Democrata tem 13 milhões de assinantes para seus e-mails, 5 vezes mais que rival, mas suas mensagens entram mais na caixa de spams

GUILHERME RUSSO, O Estado de S.Paulo

06 de novembro de 2012 | 02h09

Ao arrecadar US$ 500 milhões em doações realizadas pela internet para sua campanha de 2008, Barack Obama provou a importância do marketing online na disputa presidencial americana. Neste ano, o democrata contou com 13 milhões de assinantes para seus e-mails, pelos quais potenciais doadores puderam contribuir ativamente para sua propaganda eleitoral. Os republicanos demonstram ter aprendido a lição, mas ainda são considerados tímidos no ambiente virtual.
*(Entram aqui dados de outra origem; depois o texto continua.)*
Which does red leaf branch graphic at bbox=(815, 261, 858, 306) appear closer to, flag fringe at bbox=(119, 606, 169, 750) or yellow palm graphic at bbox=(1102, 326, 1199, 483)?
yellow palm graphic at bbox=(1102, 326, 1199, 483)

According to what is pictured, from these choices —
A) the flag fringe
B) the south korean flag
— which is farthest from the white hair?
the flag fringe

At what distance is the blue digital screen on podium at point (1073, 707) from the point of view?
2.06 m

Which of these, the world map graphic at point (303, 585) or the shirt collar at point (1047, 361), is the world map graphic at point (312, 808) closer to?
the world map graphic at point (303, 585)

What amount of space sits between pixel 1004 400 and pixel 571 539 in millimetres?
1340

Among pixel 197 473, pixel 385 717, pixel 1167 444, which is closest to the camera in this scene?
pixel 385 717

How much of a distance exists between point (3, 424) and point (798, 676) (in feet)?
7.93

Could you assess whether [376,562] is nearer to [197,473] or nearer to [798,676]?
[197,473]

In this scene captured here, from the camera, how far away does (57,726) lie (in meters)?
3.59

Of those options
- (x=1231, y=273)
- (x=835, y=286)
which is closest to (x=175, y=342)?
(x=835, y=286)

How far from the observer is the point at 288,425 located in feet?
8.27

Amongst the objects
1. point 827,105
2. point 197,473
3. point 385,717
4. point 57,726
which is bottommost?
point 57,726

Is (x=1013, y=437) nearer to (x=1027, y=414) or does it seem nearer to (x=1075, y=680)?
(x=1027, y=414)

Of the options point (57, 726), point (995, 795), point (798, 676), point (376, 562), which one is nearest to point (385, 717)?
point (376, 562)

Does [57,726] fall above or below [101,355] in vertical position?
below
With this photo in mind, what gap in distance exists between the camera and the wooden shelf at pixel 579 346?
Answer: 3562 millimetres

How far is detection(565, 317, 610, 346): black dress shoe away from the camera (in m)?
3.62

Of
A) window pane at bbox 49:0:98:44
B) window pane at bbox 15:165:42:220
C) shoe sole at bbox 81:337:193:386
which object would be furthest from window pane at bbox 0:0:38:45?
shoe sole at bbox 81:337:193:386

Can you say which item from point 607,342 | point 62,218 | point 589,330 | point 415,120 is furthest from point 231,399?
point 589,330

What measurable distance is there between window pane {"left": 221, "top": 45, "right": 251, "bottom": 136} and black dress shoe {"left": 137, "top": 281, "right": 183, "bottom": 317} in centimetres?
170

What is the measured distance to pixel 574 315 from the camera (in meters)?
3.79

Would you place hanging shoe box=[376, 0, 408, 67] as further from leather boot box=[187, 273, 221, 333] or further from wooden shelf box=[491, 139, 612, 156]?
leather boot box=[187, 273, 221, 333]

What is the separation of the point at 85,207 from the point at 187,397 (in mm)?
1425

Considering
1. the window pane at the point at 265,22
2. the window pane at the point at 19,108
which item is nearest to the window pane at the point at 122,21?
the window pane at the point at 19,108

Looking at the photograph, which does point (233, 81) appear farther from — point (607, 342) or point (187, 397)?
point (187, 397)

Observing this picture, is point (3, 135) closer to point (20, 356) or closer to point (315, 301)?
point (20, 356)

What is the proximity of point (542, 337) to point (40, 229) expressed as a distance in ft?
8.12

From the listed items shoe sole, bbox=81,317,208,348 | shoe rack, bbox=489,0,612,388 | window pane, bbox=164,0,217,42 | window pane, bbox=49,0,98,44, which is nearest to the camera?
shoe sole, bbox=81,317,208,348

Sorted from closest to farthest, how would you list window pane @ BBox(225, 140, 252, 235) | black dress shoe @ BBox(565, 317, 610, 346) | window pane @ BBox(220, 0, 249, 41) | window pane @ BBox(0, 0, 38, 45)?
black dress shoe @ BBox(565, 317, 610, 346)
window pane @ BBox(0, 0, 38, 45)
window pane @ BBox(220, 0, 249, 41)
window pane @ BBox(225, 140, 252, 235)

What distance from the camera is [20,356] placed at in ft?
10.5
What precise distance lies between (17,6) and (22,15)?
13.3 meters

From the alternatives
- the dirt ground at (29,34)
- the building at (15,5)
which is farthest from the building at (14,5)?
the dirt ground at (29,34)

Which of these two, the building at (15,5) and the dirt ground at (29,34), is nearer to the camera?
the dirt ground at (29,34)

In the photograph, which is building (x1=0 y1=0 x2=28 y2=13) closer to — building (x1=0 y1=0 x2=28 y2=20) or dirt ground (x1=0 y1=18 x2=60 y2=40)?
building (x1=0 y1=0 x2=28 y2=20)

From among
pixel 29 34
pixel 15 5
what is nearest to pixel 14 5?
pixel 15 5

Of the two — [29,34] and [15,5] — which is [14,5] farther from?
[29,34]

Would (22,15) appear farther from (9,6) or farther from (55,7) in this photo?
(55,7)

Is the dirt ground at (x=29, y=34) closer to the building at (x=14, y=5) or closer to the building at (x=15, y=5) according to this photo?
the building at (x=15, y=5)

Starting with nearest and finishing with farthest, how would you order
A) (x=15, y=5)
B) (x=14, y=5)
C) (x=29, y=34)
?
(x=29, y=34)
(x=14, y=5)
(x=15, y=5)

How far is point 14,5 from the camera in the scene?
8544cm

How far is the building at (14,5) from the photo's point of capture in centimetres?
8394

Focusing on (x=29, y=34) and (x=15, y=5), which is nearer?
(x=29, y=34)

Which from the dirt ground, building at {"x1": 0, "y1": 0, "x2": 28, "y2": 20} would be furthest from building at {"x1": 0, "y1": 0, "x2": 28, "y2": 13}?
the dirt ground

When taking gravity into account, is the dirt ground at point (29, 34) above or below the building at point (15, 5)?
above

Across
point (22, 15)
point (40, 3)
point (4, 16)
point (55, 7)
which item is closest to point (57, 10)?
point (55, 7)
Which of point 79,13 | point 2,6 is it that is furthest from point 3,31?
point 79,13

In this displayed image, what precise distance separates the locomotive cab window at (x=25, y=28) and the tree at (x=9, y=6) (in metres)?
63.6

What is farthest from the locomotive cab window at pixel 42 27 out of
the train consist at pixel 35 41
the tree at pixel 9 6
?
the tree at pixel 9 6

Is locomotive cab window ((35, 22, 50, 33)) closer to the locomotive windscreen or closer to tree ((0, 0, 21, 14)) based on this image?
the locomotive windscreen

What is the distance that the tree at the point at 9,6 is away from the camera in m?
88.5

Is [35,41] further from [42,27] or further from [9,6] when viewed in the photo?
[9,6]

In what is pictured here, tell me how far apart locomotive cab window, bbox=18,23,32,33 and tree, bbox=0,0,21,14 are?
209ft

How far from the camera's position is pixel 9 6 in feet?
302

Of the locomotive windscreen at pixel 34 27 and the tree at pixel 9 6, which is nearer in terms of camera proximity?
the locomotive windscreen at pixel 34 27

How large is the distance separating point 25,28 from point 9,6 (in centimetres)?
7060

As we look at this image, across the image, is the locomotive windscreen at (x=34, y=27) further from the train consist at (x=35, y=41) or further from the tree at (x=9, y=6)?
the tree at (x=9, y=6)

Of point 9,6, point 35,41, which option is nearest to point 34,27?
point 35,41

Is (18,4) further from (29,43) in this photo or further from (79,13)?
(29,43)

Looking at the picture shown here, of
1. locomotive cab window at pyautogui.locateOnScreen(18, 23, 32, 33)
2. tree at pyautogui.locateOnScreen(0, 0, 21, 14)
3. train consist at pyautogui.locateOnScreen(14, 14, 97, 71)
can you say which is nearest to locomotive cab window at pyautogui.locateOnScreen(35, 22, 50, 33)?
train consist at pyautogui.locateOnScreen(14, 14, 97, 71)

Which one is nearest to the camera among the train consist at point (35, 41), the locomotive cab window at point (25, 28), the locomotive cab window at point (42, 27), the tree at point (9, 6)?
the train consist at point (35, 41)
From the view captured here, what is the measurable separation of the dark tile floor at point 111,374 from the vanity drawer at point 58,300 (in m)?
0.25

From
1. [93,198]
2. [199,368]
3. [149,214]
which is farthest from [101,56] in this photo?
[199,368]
De acordo com um levantamento da empresa de inteligência digital americana Return Path, a campanha de Mitt Romney tem cinco vezes menos assinantes - cerca de 2,6 milhões - para suas mensagens online do que a do presidente. Além disso, 68% dos e-mails de Obama chegam às caixas postais de seus destinatários, ou seja, não são marcados automaticamente como lixo eletrônico - o destino de 50% da divulgação eleitoral do republicano pelo mesmo meio -, segundo os dados da companhia, que declara não ter preferências políticas, oficialmente.

A campanha online do democrata é mais sofisticada, afirmou o diretor sênior de pesquisa de e-mail da Return Path, Tom Sather, em razão da experiência que seus estrategistas obtiveram em 2008. O especialista explicou que o marketing digital de Obama segmenta os assinantes de seus correios eletrônicos, dando mais ênfase aos "pequenos doadores" em potencial, já que, há quatro anos, foram eles os maiores responsáveis por esse tipo de financiamento.

Segundo o levantamento, 56% das doações por e-mail para a propaganda eleitoral do presidente foram de até US$ 200. Na campanha do ex-governador de Massachusetts, 23% dos assinantes de seus correios eletrônicos doaram valores equivalentes.

Mas 42% dessas contribuições, para Romney, foram de US$ 2,5 mil - valor máximo com que colaboradores individuais podem ajudar seus candidatos, segundo estabelece a Comissão Eleitoral Federal dos EUA, patamar em que Obama obteve 11% das contribuições.

Por esse motivo, além de não segmentar os e-mails, os estrategistas do republicano "não confiam" nos pequenos doadores, disse Sather.

Esforço. Apesar de a campanha de Obama ter apresentado vantagem no marketing por correio eletrônico, os assinantes das mensagens republicanas demonstram mais engajamento. Os colaboradores de Romney encaminharam 6% dos e-mails que receberam - e 0,04% das mensagens democratas foram retransmitidas.

Ao todo, 11% dos correios eletrônicos do democrata foram deletados sem ser lidos - 8% das mensagens do republicano tiveram o mesmo destino. Romney ainda "venceu" Obama em mais um quesito: 0,8% dos assinantes de seus e-mails os marcaram como spam (lixo eletrônico); seu rival teve 5% dessas mensagens qualificadas da mesma maneira.

O levantamento analisou mais de 2 milhões de caixas de entrada entre 27 de agosto e 10 de outubro.